Shawe departed, and paid the welcome cheque into his bank. He could now afford to marry Audrey at once, and take her away from all the soiled circumstances of her life. He felt duly grateful to Madame Coralie, but he did not wish Audrey, when she was Mrs. Shawe, to see more of her than was consistent with her being a relation. For the moment he felt inclined to go to Walpole Lane and tell Audrey all about Lady Sanby's offer and her kindness in giving him such a welcome wedding-present; but he knew that Audrey would be disappointed if he had nothing to tell about Miss Pearl, so resolved before he again sought the Pink Shop to see the lady in question.

Miss Pearl wrote and said that she would be pleased to see him at the time he mentioned. Therefore, the next morning, Ralph duly walked to the quiet house in the quiet Bloomsbury Square wherein Miss Pearl had her rooms. A demure maidservant admitted him into the house and conducted him up the wide staircase--it was an old Georgian mansion--to the sitting-room of the lady. When she departed to tell Miss Pearl that her visitor had arrived, the young barrister glanced round the room to see if he could gather from its furnishing what the character of the future Lady Branwin was like. It struck him--oddly enough, considering her profession of dancer and singer--that she was something of a Puritan.

The room was spacious and had a lofty ceiling painted with wreaths of flowers and love-knots of blue ribbon. Under this roof, which suggested gay Pompadour fancies, the room looked cold and drab. The furniture was of a dark wood upholstered in dark green. The windows--two French windows which opened on to an iron balcony--were draped with green curtains, and the carpet was also green, without any pattern. In the centre of the apartment was a prim table on which books were placed at regular intervals. One of these books Shawe found to be the Pilgrim's Progress, and another was the Chronicles of the Schonberg-Cotta Family. He felt rather astonished as this was not the class of literature he expected Miss Pearl to favour. Then the room was altogether so stiff and formal, and so deadly cold, in spite of its being warm in the open air, that the barrister was puzzled. "I must have been shown into the apartment of some missionary by mistake," was his reflection, and he sat down greatly bewildered. "A woman who dances at a music-hall can't possibly like to live in such a room; but I always heard that she was aggressively respectable."

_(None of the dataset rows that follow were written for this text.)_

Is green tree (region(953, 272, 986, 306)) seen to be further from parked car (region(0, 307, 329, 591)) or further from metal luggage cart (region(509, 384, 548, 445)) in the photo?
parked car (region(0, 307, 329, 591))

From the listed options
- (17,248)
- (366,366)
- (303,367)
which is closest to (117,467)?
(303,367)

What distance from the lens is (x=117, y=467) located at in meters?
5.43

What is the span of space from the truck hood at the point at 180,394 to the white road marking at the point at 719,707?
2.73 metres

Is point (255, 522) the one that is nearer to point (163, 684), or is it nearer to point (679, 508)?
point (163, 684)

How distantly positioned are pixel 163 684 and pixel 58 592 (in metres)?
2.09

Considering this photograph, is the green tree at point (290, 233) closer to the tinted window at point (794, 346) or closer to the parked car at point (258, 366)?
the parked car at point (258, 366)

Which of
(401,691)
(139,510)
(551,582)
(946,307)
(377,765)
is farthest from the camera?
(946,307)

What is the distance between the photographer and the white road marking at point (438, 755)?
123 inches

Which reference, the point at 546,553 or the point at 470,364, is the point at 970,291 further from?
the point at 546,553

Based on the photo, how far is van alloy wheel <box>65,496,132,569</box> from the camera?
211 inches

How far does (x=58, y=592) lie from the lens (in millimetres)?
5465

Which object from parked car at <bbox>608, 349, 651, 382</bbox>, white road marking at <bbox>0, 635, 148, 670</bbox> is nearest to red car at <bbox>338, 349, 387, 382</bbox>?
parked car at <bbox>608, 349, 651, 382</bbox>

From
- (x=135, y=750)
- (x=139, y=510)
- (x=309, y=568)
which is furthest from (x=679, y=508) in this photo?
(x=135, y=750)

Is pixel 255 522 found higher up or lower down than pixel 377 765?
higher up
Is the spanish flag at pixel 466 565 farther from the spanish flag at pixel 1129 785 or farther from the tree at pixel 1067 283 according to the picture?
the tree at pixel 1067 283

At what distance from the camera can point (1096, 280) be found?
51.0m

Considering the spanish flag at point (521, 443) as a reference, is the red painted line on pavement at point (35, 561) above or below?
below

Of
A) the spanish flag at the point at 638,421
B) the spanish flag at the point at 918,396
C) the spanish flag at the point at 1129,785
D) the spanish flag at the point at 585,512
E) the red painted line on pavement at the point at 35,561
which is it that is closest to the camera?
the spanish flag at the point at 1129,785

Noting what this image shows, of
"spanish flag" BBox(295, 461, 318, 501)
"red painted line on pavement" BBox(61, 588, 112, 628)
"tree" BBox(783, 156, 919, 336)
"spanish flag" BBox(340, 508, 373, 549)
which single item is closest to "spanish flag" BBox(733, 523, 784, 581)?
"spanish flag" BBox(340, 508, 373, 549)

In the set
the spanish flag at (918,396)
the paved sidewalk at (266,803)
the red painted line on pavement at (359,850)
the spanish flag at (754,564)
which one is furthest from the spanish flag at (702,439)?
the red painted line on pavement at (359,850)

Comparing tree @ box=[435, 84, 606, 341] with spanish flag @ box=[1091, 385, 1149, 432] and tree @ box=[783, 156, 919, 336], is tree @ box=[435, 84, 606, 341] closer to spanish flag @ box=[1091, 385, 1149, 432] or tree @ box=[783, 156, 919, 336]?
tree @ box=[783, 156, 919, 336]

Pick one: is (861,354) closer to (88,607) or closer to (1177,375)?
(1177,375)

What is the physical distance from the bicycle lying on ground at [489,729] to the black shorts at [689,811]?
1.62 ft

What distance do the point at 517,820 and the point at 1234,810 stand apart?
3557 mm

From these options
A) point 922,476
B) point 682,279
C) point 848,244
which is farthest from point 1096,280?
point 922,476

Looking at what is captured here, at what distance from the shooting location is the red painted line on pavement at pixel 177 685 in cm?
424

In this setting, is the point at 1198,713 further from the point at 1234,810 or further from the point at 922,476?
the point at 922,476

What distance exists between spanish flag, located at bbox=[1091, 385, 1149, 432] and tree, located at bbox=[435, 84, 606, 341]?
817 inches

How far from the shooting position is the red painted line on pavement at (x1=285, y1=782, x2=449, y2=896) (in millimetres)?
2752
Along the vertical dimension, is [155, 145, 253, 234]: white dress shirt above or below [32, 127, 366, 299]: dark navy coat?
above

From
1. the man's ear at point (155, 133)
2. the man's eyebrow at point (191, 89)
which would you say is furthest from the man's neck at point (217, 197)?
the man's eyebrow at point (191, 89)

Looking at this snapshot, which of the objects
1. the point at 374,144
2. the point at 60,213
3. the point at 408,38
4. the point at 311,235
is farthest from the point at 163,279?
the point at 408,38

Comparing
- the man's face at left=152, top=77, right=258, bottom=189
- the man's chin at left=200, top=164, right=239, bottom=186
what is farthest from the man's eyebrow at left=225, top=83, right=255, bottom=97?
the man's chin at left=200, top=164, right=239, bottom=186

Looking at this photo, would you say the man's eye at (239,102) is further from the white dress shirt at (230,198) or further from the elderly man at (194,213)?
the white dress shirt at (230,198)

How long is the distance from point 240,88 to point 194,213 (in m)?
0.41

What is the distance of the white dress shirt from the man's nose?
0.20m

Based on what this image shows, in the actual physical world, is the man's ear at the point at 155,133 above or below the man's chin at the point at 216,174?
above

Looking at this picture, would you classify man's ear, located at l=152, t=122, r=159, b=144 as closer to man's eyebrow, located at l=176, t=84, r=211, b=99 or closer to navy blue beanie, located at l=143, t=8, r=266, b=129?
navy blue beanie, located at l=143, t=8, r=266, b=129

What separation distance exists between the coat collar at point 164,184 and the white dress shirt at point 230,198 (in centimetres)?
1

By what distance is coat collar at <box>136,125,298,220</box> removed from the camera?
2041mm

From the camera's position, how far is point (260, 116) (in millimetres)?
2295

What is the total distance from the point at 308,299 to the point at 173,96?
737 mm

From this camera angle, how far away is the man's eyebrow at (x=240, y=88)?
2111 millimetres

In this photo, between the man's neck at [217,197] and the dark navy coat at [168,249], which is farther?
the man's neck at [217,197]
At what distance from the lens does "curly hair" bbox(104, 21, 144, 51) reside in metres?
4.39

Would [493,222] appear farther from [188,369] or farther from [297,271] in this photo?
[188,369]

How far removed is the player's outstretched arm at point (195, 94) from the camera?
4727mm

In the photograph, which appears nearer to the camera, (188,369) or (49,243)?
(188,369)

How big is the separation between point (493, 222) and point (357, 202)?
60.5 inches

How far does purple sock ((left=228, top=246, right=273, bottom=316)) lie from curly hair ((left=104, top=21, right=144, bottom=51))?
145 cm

His reflections were cut short by the stately entrance of the lady he was thinking about. And Miss Pearl was stately, being a tall and nobly-formed woman, who walked in quite a majestic way. She had large feet, large hands, a large bust, and large limbs--indeed, she was large in every way, and looked more like the Venus of Milo than a modern woman. Her face was pale and grave and clear-cut, and she had a rather severe mouth with compressed lips. To add to her resemblance to the heathen goddess, her hair was smoothed back from her marble forehead and coiled behind in a simple Greek knot. In a calm and graceful way she moved forward, with her large brown unwinking eyes fastened on the bewildered face of the young man. Those eyes almost hypnotised Ralph, for their gaze was so steady, and made him think that after all she was less like Venus than like the ox-eyed Juno.